Постепенно облачные скопления над нами превратились в бесчисленные отдельные световые маяки.
– Ух ты! Да.
– Отлично.
– Ты иногда говоришь, как чурбан какой-то, – поддразнила я.
– Я и есть чурбан, дружок. Если уж вырос на пляже, песок непременно забьется в извилины мозга. Ну что, узнаешь какие-нибудь созвездия?
Я прищурилась.
– Малая Медведица считается?
– Конечно. Но можно посмотреть получше. – Он взял у меня телескоп и перенаправил его. – Вот теперь смотри. Смотри прямо в середину, и увидишь Кассиопею. В любое другое время ее почти не видно, но она ярко горит весь ноябрь. Ищи перевернутую букву М. А вокруг нее несколько самых молодых звезд в галактике. Удивительно, правда?
– Ага! – сказала я. Но едва я заметила созвездие, мое внимание привлек красноватый мерцающий свет в дальнем левом углу. – А эти красные – это планеты или что-то в этом роде?
– Нет, тоже звезды. Ты, наверное, увидела красного гиганта. Они старше и ближе к концу своей жизни, поэтому они не такие горячие, и это меняет их цвет.
– Значит, чем звезда ближе к смерти, тем она красивее.
Он засмеялся.
– Да, если тебе нравится красный цвет. Согласись, что время вообще делает многие вещи более привлекательными.
– Только к Тому это не относится.
– Ну, может быть, слишком мало времени прошло. Но посмотри, как хорошо ты справляешься. Дай себе время, Либби.
Время – роскошь, которой я не располагаю, подумала я, сунув голову под телескоп и наблюдая за мерцанием звезды. Может быть, она сгорает в этот самый миг или взорвалась столетия назад, а свидетельства этого еще не достигли Земли. Все еще глядя в объектив, я спросила Шайлоу, верит ли он в загробную жизнь.
– Ну, я католик, поэтому, наверное, сказал бы «да». Но вообще-то я думаю, что беспокоиться об этом нет смысла.
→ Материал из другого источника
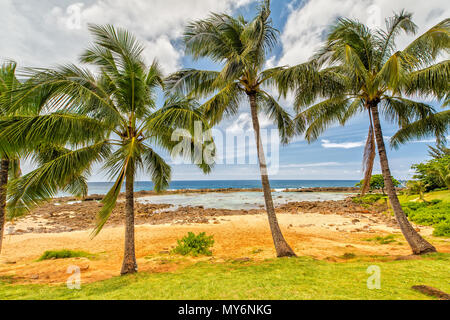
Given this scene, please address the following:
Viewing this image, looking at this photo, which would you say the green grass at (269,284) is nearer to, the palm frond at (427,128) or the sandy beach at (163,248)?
the sandy beach at (163,248)

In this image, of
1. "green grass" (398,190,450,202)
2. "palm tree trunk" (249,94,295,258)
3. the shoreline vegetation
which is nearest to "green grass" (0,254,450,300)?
the shoreline vegetation

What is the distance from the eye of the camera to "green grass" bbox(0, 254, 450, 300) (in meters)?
3.22

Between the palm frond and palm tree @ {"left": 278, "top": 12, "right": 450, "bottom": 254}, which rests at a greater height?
palm tree @ {"left": 278, "top": 12, "right": 450, "bottom": 254}

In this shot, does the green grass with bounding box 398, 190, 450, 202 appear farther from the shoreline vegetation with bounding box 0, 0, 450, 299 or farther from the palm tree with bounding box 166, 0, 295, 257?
the palm tree with bounding box 166, 0, 295, 257

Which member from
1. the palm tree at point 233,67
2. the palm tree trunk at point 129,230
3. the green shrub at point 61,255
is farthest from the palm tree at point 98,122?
the green shrub at point 61,255

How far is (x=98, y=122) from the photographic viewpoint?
4.80m

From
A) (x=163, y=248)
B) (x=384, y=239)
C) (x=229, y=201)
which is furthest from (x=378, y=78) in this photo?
(x=229, y=201)

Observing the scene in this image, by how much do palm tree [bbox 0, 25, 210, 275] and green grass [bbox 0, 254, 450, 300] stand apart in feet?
4.31

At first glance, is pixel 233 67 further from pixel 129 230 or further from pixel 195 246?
pixel 195 246

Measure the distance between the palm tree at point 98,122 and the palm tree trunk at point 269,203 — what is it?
90.7 inches

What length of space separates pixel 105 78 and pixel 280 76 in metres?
5.28
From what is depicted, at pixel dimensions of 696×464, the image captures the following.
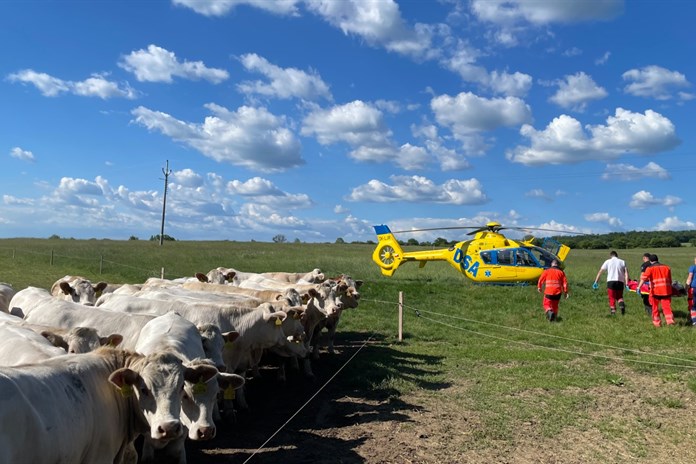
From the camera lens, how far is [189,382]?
5.50m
– Значит, ты не веришь в рай?
– Этого я не говорил. То есть, конечно, это звучит привлекательно, но кто знает? Большинство людей на самом деле не думают о небесах. Скорее они беспокоятся о том, чтобы быть важными для других живых людей, даже после смерти. Но когда-нибудь не останется никого, кто бы соответствовал этому требованию. Когда-нибудь эта планета сгорит, и мы все превратимся в звездную пыль. Клеопатра? Эйб Линкольн? Адам и Ева? Для кого они будут важны?
– Вот это оптимизм.
– Оптимизм и есть. Требуется смелость, чтобы перестать беспокоиться о неизвестном и думать о настоящем моменте. В любом случае, это важно.
– А если твой нынешний момент – отстой? И ты даже не представляешь, на что похоже будущее, не говоря о том, чтобы на него надеяться?
Я чувствовала на шее его горячее дыхание.
– Но так ли это? Да, то, с чем ты имеешь дело, не очень-то красиво. Но разве сейчас, вот этот самый момент – отстой?
Я наклонилась к нему, моя кожа натянулась от предвкушения, когда ее коснулись его губы.
– Нет, – прошептала я.
– Тогда наслаждайся им, – прошептал он в ответ.